Department of Neurology and Neurosurgery, UMC Utrecht Brain Center, University Medical Center Utrecht and Utrecht University, Utrecht, The Netherlands.
Department of Pediatrics, Franciscus Gasthuis & Vlietland, Rotterdam, The Netherlands.
Epilepsia Open. 2024 Apr;9(2):548-557. doi: 10.1002/epi4.12883. Epub 2024 Jan 25.
New-onset seizure-like events (SLEs) are common in children, but differentiating between epilepsy and its mimics is challenging. This study provides an overview of the clinical characteristics, diagnoses, and corresponding etiologies of children evaluated at a first seizure clinic (FSC), which will be helpful for all physicians involved in the care of children with SLEs.
We included 1213 children who were referred to the FSC of a Dutch tertiary children's hospital over a 13-year period and described their clinical characteristics, first routine EEG recording results, and the distribution and specification of their eventual epilepsy and non-epilepsy diagnoses. The time interval to correct diagnosis and the diagnostic accuracy of the FSC were evaluated.
"Epilepsy" was eventually diagnosed in 407 children (33.5%), "no epilepsy" in 737 (60.8%), and the diagnosis remained "unclear" in 69 (5.7%).

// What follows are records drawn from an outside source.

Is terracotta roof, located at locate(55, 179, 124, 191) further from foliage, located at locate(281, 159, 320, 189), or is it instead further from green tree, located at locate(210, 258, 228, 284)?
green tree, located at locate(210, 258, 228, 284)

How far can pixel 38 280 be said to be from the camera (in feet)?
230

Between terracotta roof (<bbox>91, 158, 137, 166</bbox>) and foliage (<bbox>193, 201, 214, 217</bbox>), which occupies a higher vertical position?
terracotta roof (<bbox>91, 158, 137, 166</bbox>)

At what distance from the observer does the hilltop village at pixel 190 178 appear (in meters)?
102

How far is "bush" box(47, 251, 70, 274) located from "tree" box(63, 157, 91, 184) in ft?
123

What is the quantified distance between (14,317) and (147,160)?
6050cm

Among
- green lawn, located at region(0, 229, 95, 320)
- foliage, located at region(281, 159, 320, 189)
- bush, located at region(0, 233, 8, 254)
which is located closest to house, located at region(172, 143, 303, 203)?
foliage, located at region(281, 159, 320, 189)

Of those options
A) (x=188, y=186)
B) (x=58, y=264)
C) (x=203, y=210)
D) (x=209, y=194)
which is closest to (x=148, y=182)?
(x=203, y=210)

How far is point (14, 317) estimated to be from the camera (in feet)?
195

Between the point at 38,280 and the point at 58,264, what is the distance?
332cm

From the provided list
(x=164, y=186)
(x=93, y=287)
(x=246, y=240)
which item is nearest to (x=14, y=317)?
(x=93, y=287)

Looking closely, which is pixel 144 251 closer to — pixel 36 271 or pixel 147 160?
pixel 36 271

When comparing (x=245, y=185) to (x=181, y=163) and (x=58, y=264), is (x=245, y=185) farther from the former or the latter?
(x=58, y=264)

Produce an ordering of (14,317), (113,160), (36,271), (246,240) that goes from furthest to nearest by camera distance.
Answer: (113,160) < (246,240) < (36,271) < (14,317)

Epileptiform abnormalities were seen in 60.9% of the EEG recordings in the "epilepsy" group, and in 5.7% and 11.6% of the "no epilepsy" and "unclear" group, respectively. Of all children with final "epilepsy" and "no epilepsy" diagnoses, 68.6% already received their diagnosis at FSC consultation, and 2.9% of the children were initially misdiagnosed. The mean time to final diagnosis was 2.0 months, and 91.3% of all children received their final diagnosis within 12 months after the FSC consultation.
We describe the largest pediatric FSC cohort to date, which can serve as a clinical frame of reference. The experience and expertise built at FSCs will improve and accelerate diagnosis in children with SLEs.
Many children experience events that resemble but not necessarily are seizures. Distinguishing between seizures and seizure mimics is important but challenging. Specialized first-seizure clinics can help with this. Here, we report data from 1213 children who were referred to the first seizure clinic of a Dutch children's hospital. One-third of them were diagnosed with epilepsy. In 68.8% of all children-with and without epilepsy-the diagnosis was made during the first consultation. Less than 3% were misdiagnosed. This study may help physicians in what to expect regarding the diagnoses in children who present with events that resemble seizures.
新发作的癫痫样事件(SLEs)在儿童中很常见,但区分癫痫和其类似物具有挑战性。本研究提供了在首次癫痫诊所(FSC)评估的儿童的临床特征、诊断和相应病因的概述,这将有助于所有参与 SLEs 儿童护理的医生。
我们纳入了 1213 名在荷兰一家三级儿童医院的 FSC 就诊的儿童,并描述了他们的临床特征、首次常规脑电图记录结果以及最终癫痫和非癫痫诊断的分布和具体情况。评估了明确诊断的时间间隔和 FSC 的诊断准确性。
最终诊断为“癫痫”的有 407 名儿童(33.5%),诊断为“无癫痫”的有 737 名儿童(60.8%),诊断仍为“不明”的有 69 名儿童(5.7%)。在“癫痫”组的脑电图记录中,60.9%可见癫痫样异常,而在“无癫痫”和“不明”组中分别为 5.7%和 11.6%。所有最终诊断为“癫痫”和“无癫痫”的儿童中,68.6%在 FSC 就诊时已得到诊断,2.9%的儿童最初被误诊。明确诊断的平均时间为 2.0 个月,91.3%的儿童在 FSC 就诊后 12 个月内得到了最终诊断。
我们描述了迄今为止最大的儿科 FSC 队列,可作为临床参考。在 FSC 积累的经验和专业知识将改善和加速 SLEs 儿童的诊断。